| Given problem 1 |
In the blog post about downtown commercial buildings, which body denied the church approval to demolish the bank building it owns at Spring and Bank streets?

___ Document excerpt

Sunday, May 07, 2006

More historic commercial district gossip.

Continuing the theme from yesterday …

We were strolling downtown on Saturday evening and noticed a “contract pending” banner on the Bank of Salem Building (234 Pearl Street), which many of us remember as Jim’s Gun Room (recently, the ground floor was used for a wretched Budweiser-festooned swill den).

Can anyone divulge the plan there?

Also, hopeful news: The May on-line edition of “The Visitor -- The Monthly Newsletter of St. Marks United Church of Christ” confirms that the church has received an offer (from an unidentified legal firm) for the bank building the church owns on the southeast corner of Spring and Bank streets. As the newsletter indicates, the church previously had been seeking approval to demolish the structure, but was not able to gain the requisite nod from the Historic Preservation Commission.

The grapevine continues to furiously hum about a prospective offer for the Reisz Furniture building (think: condos) on Main Street, but lips are sealed and concrete information is lacking.

North across Main Street, the (three?) older commercial buildings with interconnected ground floors that until recently housed the antique mall now are for up for grabs.

Does anyone know the current status of the former Abe’s Rental (next to Reisz), and the space previously occupied by Main Street Grind? The fortunes of these blocks could change very quickly if the rumored Reisz transaction comes to pass.

With Scribner Place Phase I construction just around the corner, speculation about tipping points already has begun. How long has it been since you could say that?

6 comments:

G Coyle said...

______

| Given problem 2 |
Extract every line of the listing that contains the string "each", treating case as significant.

___ Data provided

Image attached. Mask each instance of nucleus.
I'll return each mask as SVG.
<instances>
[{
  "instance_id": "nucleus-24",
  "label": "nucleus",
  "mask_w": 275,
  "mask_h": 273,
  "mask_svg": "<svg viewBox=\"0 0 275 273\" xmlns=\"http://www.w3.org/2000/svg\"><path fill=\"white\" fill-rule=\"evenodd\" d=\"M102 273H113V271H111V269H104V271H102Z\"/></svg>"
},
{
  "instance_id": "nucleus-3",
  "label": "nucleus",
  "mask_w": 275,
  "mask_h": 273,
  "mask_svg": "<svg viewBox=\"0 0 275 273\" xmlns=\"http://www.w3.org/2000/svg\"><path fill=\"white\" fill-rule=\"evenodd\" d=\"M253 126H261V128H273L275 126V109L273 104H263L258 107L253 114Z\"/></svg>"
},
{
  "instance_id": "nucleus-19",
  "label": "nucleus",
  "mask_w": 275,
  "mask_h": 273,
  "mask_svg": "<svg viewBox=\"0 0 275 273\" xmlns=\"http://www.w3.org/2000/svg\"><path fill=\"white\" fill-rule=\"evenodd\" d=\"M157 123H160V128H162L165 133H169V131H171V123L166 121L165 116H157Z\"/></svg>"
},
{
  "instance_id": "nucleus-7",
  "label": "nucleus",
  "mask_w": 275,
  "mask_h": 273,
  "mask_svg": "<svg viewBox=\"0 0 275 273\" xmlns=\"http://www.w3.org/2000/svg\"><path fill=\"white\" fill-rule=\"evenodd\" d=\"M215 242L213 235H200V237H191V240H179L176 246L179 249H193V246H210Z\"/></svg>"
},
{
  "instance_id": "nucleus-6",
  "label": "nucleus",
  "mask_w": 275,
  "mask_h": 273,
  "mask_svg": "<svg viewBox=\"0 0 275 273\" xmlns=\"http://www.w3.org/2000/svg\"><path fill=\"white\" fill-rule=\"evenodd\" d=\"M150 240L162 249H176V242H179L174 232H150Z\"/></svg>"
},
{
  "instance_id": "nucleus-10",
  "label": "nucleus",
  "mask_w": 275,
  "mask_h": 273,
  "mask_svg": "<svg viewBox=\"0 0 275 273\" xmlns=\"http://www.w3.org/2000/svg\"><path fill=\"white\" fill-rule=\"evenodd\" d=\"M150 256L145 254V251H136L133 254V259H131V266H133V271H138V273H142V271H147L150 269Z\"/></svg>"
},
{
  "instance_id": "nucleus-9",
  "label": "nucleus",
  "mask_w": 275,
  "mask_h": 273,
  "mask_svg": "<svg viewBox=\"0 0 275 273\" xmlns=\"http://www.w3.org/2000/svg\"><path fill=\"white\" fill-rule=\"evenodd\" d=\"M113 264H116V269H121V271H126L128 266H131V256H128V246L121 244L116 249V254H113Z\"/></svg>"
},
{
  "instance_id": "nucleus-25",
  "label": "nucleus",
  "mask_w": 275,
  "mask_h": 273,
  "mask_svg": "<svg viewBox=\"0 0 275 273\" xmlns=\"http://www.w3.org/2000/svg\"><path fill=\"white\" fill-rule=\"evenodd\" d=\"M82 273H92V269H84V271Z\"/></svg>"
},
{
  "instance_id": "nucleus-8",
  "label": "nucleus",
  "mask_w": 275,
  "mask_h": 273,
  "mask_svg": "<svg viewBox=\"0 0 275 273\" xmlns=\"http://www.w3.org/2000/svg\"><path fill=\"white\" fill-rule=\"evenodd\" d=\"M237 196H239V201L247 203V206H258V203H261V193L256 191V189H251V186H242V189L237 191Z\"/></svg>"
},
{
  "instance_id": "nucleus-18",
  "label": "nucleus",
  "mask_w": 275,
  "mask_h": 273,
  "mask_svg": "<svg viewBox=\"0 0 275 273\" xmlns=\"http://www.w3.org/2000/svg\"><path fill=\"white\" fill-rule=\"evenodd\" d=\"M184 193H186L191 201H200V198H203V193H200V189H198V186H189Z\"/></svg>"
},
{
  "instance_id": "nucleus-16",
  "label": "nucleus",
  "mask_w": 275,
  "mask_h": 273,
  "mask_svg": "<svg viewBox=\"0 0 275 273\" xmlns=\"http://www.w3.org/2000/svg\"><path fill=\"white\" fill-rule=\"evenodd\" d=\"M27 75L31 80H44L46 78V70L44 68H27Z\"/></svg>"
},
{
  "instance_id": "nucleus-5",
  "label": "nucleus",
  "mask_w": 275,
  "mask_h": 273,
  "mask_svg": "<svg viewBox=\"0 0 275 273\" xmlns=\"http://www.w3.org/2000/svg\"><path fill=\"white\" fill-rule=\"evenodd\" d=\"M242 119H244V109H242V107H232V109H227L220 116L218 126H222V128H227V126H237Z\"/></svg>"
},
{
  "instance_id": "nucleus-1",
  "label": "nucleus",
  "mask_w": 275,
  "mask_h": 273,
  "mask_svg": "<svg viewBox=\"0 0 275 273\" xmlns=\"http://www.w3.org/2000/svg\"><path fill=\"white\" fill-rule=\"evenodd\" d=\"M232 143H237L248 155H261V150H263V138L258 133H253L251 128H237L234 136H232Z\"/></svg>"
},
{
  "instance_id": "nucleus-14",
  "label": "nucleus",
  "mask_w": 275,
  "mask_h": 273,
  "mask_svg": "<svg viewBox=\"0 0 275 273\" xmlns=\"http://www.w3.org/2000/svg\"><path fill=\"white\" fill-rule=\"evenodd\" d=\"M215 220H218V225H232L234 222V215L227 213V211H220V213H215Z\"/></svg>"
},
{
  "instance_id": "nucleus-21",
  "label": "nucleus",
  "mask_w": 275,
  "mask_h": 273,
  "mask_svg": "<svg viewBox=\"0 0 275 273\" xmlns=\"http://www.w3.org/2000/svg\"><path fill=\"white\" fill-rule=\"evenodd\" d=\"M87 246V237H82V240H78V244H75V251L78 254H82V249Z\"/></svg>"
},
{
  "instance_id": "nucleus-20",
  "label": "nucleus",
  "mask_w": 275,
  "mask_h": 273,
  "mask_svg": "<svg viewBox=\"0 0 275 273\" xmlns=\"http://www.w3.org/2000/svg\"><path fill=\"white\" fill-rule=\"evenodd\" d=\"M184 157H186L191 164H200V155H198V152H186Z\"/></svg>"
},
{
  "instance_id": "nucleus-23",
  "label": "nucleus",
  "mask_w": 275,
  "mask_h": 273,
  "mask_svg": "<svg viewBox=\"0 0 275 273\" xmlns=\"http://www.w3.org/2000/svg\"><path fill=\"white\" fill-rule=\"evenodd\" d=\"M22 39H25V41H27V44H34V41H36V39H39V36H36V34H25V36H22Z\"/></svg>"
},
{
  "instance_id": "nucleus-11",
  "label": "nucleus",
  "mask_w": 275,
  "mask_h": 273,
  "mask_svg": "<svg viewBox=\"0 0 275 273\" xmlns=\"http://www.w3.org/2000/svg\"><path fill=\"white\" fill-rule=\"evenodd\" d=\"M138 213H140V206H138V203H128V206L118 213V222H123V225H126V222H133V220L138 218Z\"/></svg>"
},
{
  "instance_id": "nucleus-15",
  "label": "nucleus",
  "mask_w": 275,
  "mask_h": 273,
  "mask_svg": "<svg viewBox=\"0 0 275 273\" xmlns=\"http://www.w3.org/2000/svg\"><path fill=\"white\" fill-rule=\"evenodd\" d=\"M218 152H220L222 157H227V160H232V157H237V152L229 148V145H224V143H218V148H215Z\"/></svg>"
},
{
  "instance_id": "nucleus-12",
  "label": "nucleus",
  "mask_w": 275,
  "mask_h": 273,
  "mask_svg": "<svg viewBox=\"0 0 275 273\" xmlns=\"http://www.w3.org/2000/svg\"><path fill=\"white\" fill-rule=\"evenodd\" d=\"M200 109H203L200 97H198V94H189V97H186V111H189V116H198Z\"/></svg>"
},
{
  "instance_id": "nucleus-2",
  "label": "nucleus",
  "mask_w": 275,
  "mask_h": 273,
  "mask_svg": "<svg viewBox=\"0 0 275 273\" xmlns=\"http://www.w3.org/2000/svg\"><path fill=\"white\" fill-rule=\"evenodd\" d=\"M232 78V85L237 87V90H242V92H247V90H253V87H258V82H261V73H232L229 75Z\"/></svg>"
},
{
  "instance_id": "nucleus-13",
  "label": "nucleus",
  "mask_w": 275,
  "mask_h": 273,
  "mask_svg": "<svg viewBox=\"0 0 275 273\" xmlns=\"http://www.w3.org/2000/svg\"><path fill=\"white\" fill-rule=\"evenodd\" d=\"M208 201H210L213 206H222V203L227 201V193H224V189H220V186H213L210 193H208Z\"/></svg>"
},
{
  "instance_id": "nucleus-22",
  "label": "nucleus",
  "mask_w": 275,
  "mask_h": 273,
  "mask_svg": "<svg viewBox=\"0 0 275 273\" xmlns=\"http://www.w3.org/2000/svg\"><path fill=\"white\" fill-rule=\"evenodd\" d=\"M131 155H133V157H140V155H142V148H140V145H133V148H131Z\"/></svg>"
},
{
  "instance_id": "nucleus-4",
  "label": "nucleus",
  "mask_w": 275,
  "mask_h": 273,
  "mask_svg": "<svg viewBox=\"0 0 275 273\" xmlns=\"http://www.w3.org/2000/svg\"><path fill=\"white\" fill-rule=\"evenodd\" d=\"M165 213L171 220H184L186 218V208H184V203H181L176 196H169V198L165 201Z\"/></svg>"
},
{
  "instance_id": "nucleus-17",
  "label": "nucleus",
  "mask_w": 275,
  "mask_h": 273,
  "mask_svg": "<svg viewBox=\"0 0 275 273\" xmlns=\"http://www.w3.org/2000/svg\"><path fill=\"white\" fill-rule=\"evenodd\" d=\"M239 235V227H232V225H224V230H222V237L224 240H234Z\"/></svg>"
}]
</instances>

______

| Task response 1 |
The Historic Preservation Commission

| Task response 2 |
Image attached. Mask each instance of nucleus.
I'll return each mask as SVG.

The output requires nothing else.